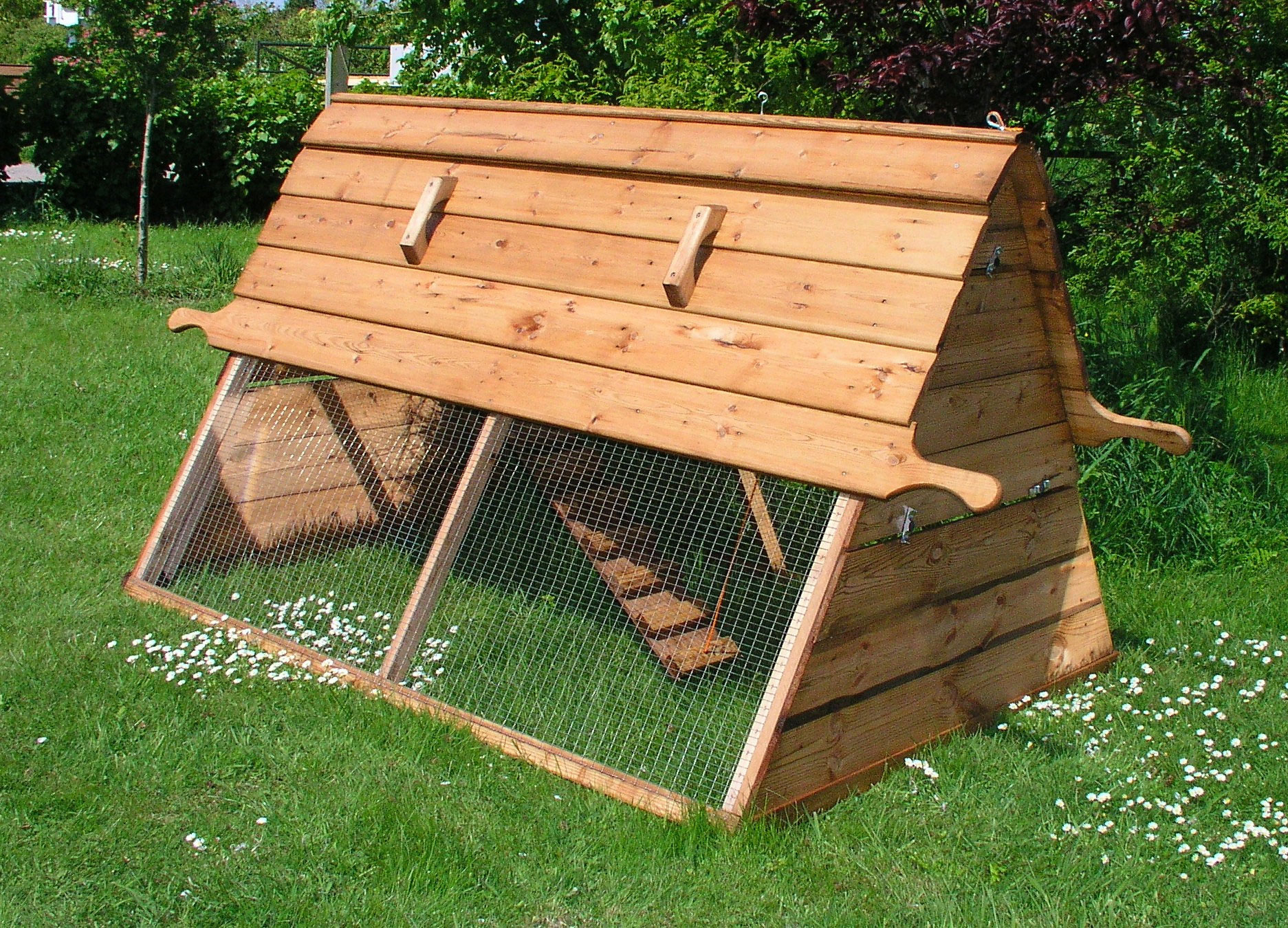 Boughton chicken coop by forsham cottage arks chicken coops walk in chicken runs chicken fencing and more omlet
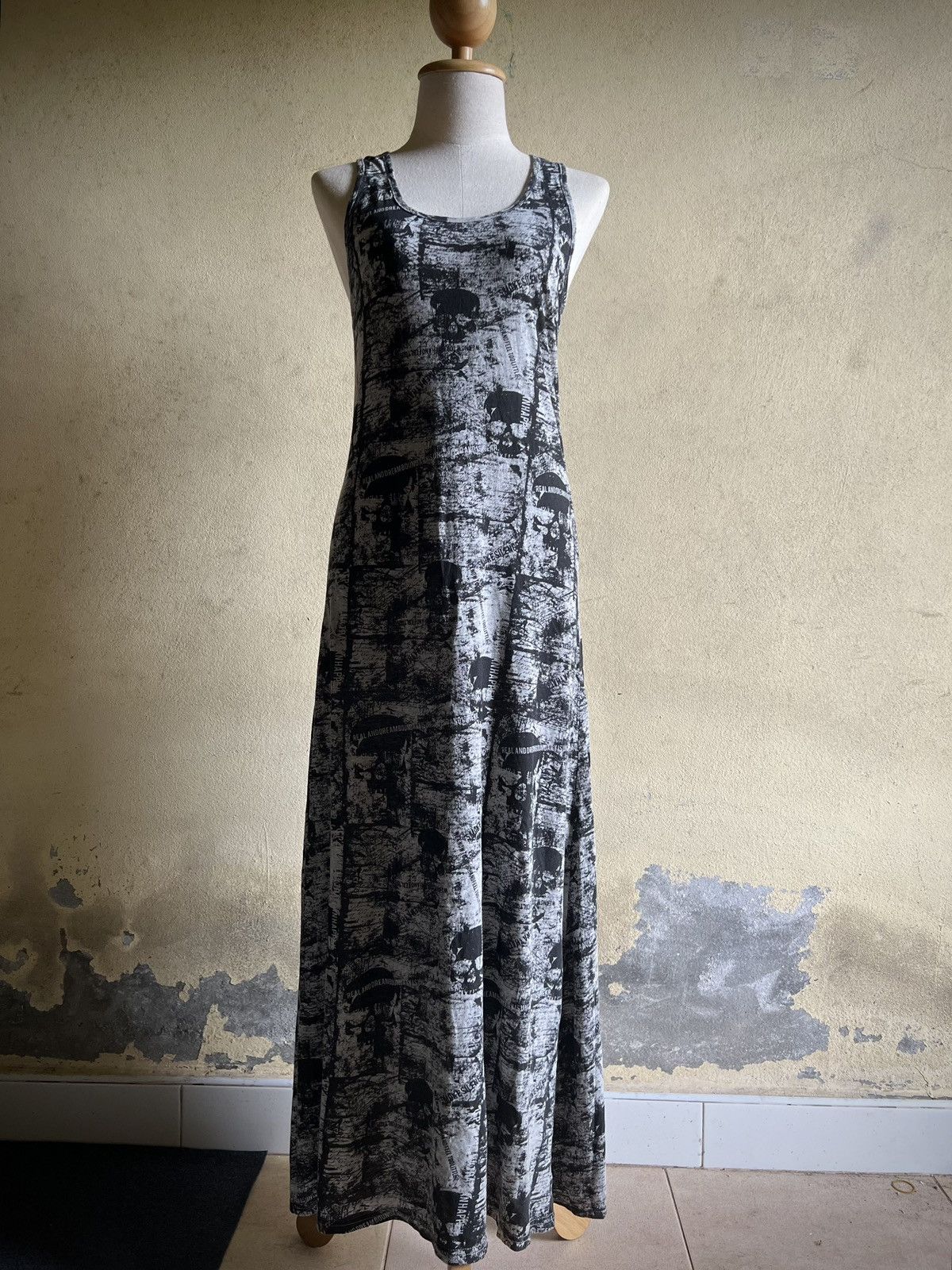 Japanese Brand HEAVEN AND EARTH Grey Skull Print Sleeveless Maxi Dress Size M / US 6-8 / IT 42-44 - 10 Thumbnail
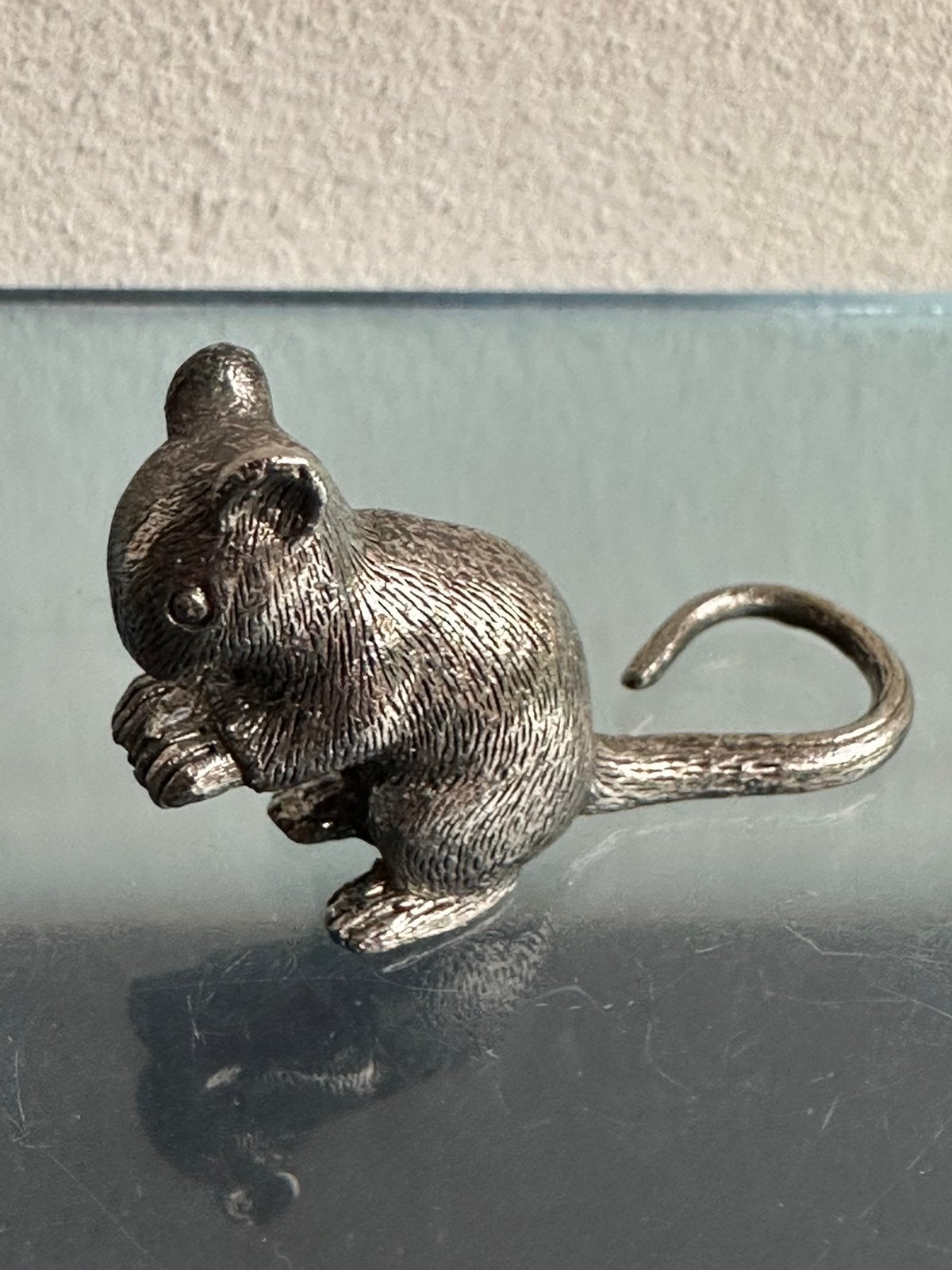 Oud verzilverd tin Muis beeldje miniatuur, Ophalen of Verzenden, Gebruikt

* Work instructions *
Make an exact copy of the listing, with no images in it.

* Task answer *
 Boughton chicken coop by forsham cottage arks chicken coops walk in chicken runs chicken fencing and more omlet
 Japanese Brand HEAVEN AND EARTH Grey Skull Print Sleeveless Maxi Dress Size M / US 6-8 / IT 42-44 - 10 Thumbnail
 Oud verzilverd tin Muis beeldje miniatuur, Ophalen of Verzenden, Gebruikt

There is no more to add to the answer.